Stored data
★ ★ ★ ★ ★

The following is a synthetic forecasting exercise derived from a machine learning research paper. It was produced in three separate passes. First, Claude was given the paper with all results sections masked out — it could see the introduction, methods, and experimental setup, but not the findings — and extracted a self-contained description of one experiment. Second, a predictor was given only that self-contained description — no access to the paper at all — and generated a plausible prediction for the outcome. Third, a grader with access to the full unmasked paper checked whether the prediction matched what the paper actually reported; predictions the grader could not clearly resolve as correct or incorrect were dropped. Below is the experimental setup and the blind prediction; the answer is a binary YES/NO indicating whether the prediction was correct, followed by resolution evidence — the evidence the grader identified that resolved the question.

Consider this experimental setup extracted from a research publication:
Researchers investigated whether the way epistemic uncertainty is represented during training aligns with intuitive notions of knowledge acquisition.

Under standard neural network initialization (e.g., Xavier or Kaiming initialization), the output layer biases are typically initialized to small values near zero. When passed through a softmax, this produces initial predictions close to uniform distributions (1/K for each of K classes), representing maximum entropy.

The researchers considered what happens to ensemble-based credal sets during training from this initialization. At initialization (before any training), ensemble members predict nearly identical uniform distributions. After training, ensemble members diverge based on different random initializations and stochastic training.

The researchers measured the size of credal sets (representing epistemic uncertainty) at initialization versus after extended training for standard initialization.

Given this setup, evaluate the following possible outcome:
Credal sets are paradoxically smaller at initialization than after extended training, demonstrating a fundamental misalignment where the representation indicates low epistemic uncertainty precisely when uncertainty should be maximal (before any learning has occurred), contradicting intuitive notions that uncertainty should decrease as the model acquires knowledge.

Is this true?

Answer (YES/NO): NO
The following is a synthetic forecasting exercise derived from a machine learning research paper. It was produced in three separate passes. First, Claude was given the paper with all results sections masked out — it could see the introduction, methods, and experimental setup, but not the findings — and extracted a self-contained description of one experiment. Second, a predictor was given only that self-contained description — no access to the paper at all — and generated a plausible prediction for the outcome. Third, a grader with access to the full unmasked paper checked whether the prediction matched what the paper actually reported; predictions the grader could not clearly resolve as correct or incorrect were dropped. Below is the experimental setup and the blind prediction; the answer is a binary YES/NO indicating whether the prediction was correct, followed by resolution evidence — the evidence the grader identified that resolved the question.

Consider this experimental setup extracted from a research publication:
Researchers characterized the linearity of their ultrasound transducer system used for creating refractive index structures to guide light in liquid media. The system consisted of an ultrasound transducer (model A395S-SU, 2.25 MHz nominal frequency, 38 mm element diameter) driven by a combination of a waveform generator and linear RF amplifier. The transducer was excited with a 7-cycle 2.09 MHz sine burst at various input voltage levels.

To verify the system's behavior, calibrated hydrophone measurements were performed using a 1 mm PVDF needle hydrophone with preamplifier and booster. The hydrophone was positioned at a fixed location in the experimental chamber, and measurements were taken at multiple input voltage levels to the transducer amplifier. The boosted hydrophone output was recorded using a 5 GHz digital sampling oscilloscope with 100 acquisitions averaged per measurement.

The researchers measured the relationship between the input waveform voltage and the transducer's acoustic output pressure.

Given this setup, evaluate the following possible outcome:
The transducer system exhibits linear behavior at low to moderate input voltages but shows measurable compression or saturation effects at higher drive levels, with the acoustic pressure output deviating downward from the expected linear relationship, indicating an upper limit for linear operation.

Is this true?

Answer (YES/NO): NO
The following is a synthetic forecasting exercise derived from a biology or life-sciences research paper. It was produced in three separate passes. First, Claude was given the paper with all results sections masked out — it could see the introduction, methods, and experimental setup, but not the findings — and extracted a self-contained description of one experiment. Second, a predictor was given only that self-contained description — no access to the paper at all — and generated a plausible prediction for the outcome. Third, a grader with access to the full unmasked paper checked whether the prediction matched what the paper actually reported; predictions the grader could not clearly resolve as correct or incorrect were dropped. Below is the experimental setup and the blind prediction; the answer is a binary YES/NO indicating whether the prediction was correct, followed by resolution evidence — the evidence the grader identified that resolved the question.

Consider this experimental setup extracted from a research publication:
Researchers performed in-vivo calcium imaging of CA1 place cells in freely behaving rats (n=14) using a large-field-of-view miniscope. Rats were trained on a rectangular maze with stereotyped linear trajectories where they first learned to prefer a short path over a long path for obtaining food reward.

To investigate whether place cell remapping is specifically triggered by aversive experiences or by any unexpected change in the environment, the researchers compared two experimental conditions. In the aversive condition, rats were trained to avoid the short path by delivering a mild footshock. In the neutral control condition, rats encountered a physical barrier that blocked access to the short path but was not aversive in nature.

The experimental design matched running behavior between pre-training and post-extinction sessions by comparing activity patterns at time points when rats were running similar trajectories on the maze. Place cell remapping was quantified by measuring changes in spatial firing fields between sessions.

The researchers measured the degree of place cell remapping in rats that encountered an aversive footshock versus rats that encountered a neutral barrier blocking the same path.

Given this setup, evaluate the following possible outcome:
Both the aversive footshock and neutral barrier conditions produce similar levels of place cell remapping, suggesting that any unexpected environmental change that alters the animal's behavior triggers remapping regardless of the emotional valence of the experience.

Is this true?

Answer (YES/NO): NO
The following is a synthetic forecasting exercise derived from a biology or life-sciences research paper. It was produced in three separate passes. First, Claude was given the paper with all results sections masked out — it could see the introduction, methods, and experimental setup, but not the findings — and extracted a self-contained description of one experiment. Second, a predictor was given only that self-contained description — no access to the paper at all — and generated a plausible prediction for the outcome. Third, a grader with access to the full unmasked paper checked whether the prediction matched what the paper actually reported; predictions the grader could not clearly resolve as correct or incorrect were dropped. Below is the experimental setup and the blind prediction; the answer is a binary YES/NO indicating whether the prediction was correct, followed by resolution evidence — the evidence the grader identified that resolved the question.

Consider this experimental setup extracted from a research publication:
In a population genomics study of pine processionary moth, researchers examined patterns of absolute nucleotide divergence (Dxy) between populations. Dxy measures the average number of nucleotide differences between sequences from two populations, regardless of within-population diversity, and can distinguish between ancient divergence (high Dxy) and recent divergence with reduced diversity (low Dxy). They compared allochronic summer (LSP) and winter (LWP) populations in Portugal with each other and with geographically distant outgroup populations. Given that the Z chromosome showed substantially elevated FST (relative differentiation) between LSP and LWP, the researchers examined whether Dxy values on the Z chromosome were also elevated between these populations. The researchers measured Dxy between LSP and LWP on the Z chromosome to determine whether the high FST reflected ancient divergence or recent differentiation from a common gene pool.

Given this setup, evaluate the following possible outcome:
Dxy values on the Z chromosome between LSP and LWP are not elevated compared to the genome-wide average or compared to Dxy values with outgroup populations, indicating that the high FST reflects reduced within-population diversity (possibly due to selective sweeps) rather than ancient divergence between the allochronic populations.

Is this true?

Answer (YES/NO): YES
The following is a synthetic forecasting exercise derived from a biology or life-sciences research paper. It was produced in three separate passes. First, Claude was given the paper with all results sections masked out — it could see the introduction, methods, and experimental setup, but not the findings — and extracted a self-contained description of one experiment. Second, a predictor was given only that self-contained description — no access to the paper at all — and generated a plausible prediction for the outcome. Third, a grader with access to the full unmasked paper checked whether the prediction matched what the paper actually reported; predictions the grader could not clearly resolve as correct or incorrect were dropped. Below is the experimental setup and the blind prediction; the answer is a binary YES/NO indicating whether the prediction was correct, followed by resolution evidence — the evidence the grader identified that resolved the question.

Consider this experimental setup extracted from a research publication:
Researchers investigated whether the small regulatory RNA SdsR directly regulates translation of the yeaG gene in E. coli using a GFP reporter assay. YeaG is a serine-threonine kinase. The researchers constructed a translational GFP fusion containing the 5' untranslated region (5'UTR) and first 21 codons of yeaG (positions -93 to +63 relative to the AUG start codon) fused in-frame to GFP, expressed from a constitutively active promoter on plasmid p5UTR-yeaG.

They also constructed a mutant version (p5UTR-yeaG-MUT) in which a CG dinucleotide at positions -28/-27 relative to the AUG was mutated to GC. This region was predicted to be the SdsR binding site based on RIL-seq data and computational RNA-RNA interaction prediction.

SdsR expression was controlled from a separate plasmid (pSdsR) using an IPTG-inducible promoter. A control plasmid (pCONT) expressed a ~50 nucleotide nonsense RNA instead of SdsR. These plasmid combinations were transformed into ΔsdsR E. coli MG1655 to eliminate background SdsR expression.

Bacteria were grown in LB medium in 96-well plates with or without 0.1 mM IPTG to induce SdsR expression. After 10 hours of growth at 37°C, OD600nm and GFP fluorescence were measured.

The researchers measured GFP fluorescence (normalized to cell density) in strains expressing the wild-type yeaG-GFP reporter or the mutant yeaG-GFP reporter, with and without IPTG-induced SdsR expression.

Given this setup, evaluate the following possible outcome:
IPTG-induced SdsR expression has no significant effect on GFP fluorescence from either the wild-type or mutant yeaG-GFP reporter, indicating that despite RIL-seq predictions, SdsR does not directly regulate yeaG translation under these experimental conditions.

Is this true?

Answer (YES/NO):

★ ★ ★ ★ ★

I need every line of the data that has the word "conditions"; please list them.

### Task answer
To investigate whether place cell remapping is specifically triggered by aversive experiences or by any unexpected change in the environment, the researchers compared two experimental conditions. In the aversive condition, rats were trained to avoid the short path by delivering a mild footshock. In the neutral control condition, rats encountered a physical barrier that blocked access to the short path but was not aversive in nature.
Both the aversive footshock and neutral barrier conditions produce similar levels of place cell remapping, suggesting that any unexpected environmental change that alters the animal's behavior triggers remapping regardless of the emotional valence of the experience.
IPTG-induced SdsR expression has no significant effect on GFP fluorescence from either the wild-type or mutant yeaG-GFP reporter, indicating that despite RIL-seq predictions, SdsR does not directly regulate yeaG translation under these experimental conditions.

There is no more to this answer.